Endogenous nitric oxide attenuates erythropoietin gene expression in vivo

Abstract.

This study aimed to investigate the role of endogenous nitric oxide (NO) in erythropoietin (EPO) gene expression in mice in vivo. For this purpose EPO mRNA was semiquantitated by ribonuclease protection assay in livers and kidneys of three groups of mice: wild-type (wt), endothelial NO-synthase (NOS) knockout mice (eNOS–/–), and wt treated with the NOS inhibitor N ^G-nitro-l-arginine methyl ester (50 mg.kg^–1.day^–1) for 4 days (wt+l-NAME). EPO gene expression was stimulated by normobaric hypoxia (8% O₂) or by 0.1% carbon monoxide (CO) inhalation for 4 h each, or by intraperitoneal injection of 60 mg/kg cobaltous chloride (CoCl₂) for 6 h. Renal EPO mRNA in wt increased 12-, 40-, and 13-fold over normoxic levels in response to hypoxia, CO and CoCl₂ respectively.
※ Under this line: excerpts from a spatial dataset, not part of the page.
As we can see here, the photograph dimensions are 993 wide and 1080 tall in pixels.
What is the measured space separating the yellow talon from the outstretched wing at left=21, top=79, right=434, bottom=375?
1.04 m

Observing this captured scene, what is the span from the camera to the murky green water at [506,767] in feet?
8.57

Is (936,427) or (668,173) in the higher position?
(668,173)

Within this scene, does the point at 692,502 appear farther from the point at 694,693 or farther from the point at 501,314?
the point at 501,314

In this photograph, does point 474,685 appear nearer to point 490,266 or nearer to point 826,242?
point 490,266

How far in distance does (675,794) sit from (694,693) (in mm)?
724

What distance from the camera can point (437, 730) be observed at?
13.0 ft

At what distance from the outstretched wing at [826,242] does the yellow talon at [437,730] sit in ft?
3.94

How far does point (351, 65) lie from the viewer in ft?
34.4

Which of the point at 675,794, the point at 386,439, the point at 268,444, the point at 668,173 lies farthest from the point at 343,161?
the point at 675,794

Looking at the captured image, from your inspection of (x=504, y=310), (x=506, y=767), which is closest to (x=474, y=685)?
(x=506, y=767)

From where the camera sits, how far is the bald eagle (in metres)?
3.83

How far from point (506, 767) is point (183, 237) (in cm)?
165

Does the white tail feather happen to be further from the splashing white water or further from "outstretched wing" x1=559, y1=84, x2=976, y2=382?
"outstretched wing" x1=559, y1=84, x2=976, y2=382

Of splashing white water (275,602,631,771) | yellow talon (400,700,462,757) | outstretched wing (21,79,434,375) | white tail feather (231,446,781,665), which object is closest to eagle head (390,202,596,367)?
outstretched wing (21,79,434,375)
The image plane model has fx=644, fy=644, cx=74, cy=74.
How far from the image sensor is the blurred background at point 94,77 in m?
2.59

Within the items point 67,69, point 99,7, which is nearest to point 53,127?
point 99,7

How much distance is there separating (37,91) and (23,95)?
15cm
EPO mRNA was detectable in the livers only after CO exposure. Renal and hepatic EPO gene expression in wt+l-NAME appeared moderately increased relative to wt with a maximal 2.5-fold enhancement after CO exposure. EPO mRNA levels in eNOS–/– mirrored those of wt+l-NAME, but the effects were less prominent. Our data suggest that endogenous NO attenuates EPO gene expression in mice. This effect is dependent on the rate of EPO gene induction.